Valério Arcary: A China já é capitalista?
A China é uma sociedade plena de paradoxos e
permanece ainda, em algum grau, um mistério. A confusão não deve nos
surpreender. Quais são os critérios que devem ser considerados, na tradição
marxista, para definir se um país é capitalista? E, se não é capitalista, qual
é a régua para avaliar se está em um processo de transição ao socialismo? A
China está realizando, desde os anos 1980, a transição histórica mais
vertiginosa do mundo agrário para uma sociedade urbanizada da história. Nesse
intervalo, nenhum país contribuiu mais para a erradicação da miséria no mundo
que a China.
Um país pode ser socialista, se as relações
econômicas-sociais são capitalistas, mas nenhuma fração da burguesia tem,
diretamente, controle do Estado? Ou, com outras palavras, um país pode ser
considerado capitalista se o poder é controlado por um partido comunista,
herdeiro de uma das maiores revoluções sociais da história? As façanhas do
crescimento econômico espetacular, e a fantástica modernização acelerada seriam
provas incontestáveis de que a China é socialista? Seria possível sustentar,
indefinidamente, uma vibrante economia capitalista, incentivando o
enriquecimento privado, ao longo de gerações, e preservar a estratégia de
transição ao socialismo? Como explicar a relativa estabilidade social e
política interna do país, equilibrando a força econômica da burguesia, por um
lado, e o domínio do Estado pelo aparelho do partido comunista, por outro? Não
é simples.

Dados apresentados:
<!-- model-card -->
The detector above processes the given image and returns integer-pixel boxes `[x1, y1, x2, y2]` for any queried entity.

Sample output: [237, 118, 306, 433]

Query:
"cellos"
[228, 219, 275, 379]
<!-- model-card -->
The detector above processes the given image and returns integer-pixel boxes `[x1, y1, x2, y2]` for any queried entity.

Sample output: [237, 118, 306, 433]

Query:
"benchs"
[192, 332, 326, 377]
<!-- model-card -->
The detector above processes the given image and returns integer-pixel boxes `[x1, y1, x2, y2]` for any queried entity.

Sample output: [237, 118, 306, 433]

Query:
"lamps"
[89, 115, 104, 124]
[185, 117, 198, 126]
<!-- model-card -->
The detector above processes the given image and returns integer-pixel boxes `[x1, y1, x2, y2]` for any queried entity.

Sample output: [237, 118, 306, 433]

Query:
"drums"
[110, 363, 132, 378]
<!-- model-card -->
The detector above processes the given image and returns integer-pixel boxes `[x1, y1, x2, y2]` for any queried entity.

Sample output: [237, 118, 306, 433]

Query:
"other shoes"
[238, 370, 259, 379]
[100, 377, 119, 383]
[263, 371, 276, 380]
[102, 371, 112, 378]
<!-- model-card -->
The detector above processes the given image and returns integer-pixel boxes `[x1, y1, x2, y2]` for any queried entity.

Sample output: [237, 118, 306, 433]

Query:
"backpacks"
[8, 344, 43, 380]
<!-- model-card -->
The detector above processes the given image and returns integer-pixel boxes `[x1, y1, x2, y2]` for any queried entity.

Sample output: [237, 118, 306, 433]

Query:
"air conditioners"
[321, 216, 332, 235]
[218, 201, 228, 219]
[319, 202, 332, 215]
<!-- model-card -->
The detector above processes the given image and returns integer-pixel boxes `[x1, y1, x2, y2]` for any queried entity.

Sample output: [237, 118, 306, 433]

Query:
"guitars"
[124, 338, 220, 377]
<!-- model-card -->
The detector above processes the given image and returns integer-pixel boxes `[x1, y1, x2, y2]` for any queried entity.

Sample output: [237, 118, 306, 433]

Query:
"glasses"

* * *

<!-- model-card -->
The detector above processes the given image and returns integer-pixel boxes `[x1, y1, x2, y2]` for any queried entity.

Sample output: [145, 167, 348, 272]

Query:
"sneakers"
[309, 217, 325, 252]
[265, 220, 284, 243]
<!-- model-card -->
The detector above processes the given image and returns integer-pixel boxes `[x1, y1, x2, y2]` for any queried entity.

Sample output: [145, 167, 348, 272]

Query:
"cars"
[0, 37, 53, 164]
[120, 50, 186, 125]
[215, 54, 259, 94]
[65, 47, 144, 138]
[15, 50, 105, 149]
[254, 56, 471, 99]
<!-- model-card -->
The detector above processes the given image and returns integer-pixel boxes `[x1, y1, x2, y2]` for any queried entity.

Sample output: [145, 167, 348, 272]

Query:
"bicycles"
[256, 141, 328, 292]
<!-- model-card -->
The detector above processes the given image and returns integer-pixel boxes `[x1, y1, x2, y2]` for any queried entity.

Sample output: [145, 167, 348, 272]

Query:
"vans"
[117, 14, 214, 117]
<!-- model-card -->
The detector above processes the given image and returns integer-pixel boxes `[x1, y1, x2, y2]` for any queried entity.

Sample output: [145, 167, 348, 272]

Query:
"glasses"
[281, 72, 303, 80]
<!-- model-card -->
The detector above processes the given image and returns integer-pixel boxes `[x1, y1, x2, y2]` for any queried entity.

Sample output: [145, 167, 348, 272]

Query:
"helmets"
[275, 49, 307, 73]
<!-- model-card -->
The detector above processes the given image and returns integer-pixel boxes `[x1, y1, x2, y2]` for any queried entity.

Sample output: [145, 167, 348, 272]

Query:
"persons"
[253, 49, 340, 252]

Tarefas:
(a) Transcreva fielmente, da fonte sobre a China, o trecho que começa em "Valério Arcary: A" e vai até "que a China.".
(b) Por favor, indique se cada afirmação concorda com a fonte sobre a China, respondendo sim ou não e citando literalmente as palavras que decidem: (i) A China é descrita como uma sociedade plena de paradoxos. (ii) Outros países contribuíram mais que a China para a erradicação da miséria no mundo. (iii) A China permanece, em algum grau, um mistério.
(c) Segundo a fonte sobre a China, desde quando o país realiza a transição do mundo agrário para uma sociedade urbanizada?

Respostas:
(a)
Valério Arcary: A China já é capitalista?
A China é uma sociedade plena de paradoxos e
permanece ainda, em algum grau, um mistério. A confusão não deve nos
surpreender. Quais são os critérios que devem ser considerados, na tradição
marxista, para definir se um país é capitalista? E, se não é capitalista, qual
é a régua para avaliar se está em um processo de transição ao socialismo? A
China está realizando, desde os anos 1980, a transição histórica mais
vertiginosa do mundo agrário para uma sociedade urbanizada da história. Nesse
intervalo, nenhum país contribuiu mais para a erradicação da miséria no mundo
que a China.

(b)
(i) Sim: "A China é uma sociedade plena de paradoxos"
(ii) Não: "nenhum país contribuiu mais para a erradicação da miséria no mundo que a China"
(iii) Sim: "permanece ainda, em algum grau, um mistério"

(c) Desde os anos 1980.